Browser Automation
The workflow engine supports automating a web browser (Microsoft Edge) through two complementary mechanisms:
- CDP (
BrowserNavigate,browserMCP tool) — reads and drives page content via the Chromium DevTools Protocol. - UIA (
run_actions,Invoke,Click,PressKey) — interacts with the browser as a native Windows application, including the toolbar, Downloads panel, and links that open new tabs.
Most browser workflows use both.

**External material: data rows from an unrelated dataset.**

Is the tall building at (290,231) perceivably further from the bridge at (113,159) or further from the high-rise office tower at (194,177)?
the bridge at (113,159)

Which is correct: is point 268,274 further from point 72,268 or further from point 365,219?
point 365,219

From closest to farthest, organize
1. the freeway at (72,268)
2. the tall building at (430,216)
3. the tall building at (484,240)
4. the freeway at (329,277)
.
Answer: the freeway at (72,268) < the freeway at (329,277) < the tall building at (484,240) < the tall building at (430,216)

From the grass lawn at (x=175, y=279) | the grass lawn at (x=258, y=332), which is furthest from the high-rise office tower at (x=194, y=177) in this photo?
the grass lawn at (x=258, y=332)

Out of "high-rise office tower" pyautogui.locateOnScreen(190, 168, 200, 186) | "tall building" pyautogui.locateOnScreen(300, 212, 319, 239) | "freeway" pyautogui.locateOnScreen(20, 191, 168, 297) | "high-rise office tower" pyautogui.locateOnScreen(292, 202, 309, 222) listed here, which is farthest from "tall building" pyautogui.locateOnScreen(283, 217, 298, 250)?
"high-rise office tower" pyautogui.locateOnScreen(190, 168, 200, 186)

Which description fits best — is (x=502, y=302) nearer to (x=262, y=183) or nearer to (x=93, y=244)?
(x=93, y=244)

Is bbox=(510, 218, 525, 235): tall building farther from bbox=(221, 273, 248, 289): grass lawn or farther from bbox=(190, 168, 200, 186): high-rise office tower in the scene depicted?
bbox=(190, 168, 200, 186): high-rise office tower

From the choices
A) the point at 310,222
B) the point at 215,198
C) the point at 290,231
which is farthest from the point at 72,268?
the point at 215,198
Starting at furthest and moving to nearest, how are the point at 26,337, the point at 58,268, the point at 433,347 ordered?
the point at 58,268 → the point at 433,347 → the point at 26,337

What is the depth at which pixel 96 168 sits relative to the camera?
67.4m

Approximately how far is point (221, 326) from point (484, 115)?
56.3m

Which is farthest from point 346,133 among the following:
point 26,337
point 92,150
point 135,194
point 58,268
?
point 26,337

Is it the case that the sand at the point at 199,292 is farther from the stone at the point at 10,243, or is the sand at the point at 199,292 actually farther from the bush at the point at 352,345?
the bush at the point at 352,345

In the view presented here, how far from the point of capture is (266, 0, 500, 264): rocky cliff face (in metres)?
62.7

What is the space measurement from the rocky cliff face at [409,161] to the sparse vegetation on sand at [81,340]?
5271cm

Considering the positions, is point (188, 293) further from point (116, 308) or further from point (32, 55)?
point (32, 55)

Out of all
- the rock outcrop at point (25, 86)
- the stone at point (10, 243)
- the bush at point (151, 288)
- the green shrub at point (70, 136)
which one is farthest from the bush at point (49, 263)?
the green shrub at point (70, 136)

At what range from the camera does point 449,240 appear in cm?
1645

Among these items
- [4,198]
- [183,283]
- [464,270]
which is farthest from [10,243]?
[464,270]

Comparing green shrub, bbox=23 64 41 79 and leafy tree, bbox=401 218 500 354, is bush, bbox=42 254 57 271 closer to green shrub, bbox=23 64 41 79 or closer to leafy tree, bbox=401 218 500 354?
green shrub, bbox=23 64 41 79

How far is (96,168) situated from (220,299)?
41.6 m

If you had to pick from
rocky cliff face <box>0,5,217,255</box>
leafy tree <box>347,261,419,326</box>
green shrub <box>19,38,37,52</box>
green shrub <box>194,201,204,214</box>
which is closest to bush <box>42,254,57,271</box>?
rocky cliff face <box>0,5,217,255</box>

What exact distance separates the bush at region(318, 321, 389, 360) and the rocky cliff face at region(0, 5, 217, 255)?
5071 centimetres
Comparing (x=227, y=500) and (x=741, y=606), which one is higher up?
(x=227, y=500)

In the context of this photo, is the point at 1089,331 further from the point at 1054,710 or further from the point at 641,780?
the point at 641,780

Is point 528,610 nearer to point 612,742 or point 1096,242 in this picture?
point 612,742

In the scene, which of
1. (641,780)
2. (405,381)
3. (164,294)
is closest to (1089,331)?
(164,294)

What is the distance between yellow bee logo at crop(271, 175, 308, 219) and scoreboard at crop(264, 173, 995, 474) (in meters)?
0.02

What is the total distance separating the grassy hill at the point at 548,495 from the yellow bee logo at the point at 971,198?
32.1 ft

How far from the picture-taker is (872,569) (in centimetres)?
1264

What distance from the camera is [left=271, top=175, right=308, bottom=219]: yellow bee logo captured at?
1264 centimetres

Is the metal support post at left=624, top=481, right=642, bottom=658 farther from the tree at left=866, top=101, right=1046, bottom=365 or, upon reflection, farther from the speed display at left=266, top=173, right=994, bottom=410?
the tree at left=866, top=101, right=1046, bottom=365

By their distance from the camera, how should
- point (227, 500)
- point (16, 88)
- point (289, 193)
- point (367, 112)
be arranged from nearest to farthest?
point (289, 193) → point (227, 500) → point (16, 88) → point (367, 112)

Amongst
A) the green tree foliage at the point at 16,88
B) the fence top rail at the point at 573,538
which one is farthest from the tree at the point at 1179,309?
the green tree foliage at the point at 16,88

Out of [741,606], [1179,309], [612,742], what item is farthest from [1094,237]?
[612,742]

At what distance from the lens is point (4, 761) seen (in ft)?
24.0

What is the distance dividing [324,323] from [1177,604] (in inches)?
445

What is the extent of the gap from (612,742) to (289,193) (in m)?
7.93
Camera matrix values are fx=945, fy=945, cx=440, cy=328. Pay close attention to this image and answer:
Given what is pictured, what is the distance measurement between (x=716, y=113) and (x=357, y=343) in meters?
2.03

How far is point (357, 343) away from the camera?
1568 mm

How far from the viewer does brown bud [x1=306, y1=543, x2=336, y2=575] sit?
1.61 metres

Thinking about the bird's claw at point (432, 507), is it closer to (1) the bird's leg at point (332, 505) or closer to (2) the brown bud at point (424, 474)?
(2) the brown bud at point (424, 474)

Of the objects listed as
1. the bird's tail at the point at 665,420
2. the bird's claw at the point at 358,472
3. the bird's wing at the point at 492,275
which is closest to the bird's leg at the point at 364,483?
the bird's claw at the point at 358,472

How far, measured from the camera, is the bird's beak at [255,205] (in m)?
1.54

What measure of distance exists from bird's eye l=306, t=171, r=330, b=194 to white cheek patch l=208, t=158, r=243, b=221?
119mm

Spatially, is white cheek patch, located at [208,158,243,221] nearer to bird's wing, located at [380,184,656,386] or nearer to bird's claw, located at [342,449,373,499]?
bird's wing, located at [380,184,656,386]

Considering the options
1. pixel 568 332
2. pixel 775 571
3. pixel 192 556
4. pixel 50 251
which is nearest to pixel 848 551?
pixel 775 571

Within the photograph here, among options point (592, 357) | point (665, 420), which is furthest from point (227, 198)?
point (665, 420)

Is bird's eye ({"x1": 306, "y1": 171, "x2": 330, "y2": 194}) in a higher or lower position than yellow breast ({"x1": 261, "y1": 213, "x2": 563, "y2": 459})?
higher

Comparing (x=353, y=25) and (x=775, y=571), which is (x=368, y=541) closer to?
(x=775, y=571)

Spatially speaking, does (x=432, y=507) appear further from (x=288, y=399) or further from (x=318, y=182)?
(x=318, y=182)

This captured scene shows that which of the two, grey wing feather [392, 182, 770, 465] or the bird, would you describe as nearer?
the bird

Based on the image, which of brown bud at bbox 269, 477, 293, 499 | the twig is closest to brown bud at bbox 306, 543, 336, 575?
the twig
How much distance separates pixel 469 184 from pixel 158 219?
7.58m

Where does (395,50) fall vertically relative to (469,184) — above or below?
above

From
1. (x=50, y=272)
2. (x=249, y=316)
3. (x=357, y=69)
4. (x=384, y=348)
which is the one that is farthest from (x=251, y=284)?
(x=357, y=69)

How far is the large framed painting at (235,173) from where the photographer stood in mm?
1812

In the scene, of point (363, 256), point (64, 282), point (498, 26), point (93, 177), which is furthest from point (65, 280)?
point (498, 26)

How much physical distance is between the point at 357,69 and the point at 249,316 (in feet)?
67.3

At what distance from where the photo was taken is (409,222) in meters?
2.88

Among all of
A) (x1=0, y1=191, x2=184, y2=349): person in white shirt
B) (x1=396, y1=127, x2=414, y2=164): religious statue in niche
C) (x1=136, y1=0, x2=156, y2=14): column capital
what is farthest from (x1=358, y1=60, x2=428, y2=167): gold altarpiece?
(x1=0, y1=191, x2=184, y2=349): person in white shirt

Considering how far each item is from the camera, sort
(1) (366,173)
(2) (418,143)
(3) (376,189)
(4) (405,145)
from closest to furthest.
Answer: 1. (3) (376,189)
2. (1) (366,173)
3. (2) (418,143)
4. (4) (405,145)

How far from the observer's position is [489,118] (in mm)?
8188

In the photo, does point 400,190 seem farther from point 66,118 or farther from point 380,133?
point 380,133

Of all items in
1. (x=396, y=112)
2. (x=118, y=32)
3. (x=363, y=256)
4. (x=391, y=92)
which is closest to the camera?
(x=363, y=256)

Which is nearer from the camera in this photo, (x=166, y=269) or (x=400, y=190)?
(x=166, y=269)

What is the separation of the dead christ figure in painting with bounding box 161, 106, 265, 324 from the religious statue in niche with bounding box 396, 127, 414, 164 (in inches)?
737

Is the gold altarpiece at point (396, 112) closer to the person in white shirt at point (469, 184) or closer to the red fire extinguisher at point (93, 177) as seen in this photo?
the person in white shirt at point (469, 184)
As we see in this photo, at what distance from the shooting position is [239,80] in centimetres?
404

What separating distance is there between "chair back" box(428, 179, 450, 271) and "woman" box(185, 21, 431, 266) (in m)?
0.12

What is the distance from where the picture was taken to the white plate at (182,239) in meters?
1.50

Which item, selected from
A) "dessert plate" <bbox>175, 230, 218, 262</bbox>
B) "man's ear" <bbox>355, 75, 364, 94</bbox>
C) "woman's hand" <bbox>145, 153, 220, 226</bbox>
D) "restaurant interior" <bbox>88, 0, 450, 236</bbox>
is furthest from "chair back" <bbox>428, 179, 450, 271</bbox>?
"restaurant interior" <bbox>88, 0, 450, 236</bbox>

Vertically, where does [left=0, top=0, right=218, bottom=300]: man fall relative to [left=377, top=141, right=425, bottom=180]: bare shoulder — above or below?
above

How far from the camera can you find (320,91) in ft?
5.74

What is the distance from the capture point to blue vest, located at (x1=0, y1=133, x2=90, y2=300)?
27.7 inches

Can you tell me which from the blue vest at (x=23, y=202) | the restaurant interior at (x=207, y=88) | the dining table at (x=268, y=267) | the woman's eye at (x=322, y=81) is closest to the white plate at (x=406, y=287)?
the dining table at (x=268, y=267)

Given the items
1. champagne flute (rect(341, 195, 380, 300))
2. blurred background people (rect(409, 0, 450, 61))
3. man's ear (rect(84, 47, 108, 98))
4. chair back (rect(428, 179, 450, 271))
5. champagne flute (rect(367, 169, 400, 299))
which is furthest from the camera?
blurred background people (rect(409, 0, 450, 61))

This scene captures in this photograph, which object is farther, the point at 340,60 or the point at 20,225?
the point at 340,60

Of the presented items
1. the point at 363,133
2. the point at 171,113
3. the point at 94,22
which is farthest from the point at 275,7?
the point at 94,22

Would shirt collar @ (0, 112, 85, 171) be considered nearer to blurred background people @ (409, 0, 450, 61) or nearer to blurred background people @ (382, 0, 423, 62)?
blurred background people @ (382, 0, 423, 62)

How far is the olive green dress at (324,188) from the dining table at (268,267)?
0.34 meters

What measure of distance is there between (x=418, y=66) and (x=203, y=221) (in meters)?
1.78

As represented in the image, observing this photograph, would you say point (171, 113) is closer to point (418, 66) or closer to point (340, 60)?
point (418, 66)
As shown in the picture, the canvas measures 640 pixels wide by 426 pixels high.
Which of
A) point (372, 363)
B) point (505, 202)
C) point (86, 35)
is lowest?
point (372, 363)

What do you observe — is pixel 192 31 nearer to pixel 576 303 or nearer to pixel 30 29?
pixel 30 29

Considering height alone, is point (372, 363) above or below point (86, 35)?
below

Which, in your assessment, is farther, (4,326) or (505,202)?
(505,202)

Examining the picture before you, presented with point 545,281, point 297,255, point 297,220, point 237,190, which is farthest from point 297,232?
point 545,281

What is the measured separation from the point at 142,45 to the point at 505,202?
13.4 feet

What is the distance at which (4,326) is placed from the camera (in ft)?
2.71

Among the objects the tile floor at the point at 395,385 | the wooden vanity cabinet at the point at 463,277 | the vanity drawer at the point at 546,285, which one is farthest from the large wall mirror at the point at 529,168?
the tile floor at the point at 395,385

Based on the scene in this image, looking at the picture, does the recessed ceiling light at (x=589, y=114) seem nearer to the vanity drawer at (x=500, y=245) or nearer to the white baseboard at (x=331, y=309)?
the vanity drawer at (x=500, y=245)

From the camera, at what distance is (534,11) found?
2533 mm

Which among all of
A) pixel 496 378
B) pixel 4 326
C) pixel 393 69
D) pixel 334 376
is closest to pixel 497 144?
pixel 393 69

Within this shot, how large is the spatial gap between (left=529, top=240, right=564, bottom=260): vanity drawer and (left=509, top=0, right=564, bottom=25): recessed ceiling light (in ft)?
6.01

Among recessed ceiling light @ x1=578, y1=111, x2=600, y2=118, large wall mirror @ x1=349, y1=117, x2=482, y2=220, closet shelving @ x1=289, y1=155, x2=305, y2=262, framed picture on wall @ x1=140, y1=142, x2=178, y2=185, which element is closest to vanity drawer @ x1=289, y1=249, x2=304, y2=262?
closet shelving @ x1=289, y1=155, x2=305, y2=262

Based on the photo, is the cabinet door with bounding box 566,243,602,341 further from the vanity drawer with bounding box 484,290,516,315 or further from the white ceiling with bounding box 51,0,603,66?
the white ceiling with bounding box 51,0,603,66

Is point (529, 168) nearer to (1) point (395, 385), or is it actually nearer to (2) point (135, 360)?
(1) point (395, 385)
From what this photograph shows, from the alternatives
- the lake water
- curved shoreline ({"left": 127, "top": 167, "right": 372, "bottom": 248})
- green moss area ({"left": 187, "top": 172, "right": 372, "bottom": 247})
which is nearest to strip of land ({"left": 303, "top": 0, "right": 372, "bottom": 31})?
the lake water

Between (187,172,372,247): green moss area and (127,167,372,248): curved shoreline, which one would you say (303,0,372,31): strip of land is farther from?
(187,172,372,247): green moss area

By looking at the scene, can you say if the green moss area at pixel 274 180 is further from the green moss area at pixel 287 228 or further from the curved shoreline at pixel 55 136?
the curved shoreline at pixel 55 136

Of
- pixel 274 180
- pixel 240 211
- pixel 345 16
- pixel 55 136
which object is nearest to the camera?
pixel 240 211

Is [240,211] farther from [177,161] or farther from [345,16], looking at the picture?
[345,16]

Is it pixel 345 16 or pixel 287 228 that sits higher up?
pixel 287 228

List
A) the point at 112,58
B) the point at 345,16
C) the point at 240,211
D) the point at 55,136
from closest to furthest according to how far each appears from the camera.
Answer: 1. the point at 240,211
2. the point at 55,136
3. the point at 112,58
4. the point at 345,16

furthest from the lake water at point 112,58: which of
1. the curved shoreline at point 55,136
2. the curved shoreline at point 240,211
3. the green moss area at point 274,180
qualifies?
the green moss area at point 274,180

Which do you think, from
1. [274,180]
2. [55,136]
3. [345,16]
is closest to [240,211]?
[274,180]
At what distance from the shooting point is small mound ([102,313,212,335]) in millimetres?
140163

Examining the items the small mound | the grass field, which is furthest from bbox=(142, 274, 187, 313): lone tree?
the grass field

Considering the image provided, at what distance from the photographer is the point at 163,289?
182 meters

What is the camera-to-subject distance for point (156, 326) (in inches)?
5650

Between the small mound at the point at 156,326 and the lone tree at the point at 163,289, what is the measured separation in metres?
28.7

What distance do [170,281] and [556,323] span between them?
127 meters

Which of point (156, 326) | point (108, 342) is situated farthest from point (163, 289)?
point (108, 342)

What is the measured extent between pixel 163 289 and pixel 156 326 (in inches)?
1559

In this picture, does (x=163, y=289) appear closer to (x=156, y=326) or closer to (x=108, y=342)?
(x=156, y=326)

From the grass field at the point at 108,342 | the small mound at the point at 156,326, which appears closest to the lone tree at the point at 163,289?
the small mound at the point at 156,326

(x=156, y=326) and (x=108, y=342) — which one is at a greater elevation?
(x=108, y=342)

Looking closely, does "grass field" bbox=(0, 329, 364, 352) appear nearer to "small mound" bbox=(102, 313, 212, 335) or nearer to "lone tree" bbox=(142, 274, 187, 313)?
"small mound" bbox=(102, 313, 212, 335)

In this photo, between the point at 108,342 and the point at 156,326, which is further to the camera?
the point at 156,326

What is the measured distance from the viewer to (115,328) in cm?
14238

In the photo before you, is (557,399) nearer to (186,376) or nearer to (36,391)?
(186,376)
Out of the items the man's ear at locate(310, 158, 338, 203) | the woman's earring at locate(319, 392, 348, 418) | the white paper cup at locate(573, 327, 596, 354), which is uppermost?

Knowing which to reach for avoids the most common failure modes.
CDP vs UIA: When to Use Which
| Task | Use |
|---|---|
| Navigate to a URL | CDP (BrowserNavigate) |
| Read page content, extract text or URLs | CDP eval / dom |
Click a same-tab link (no target=_blank) | CDP eval .click() |
| Click a link that opens a new tab or window | UIA Invoke |
| Click the browser's own UI (address bar, toolbar) | UIA |
| Open or dismiss Edge dialogs (pop-up blocked, permissions) | UIA |
| Type into a web form field | CDP eval or UIA SetValue |
Declaring Browser and Tab Anchors
anchors:
edge:
type: Browser
git_tab:
type: Tab
parent: edge
Mount both in the phase that opens the browser. The Browser anchor establishes the CDP connection and provides the UIA scope for the browser window. The Tab anchor tracks an individual tab.
phases:
- name: navigate
mount: [edge, git_tab]
steps:
- intent: navigate to the target page
action:
type: BrowserNavigate
scope: git_tab
url: "https://example.com"
expect:
type: TabWithAttribute
scope: git_tab
title:
contains: "Example Domain"
timeout: 30s
After mounting, subsequent phases can use edge and git_tab as scope without re-mounting.
Use TabWithState when the title is not enough to confirm the page is ready — for example, waiting for a JS-heavy SPA to finish rendering:
expect:
type: TabWithState
scope: git_tab
expr: "document.readyState === 'complete'"
Clicking Links That Open New Tabs
CDP .click() dispatches a synthetic event — it does not count as a user gesture. Edge blocks pop-ups and new-tab navigations triggered by synthetic events.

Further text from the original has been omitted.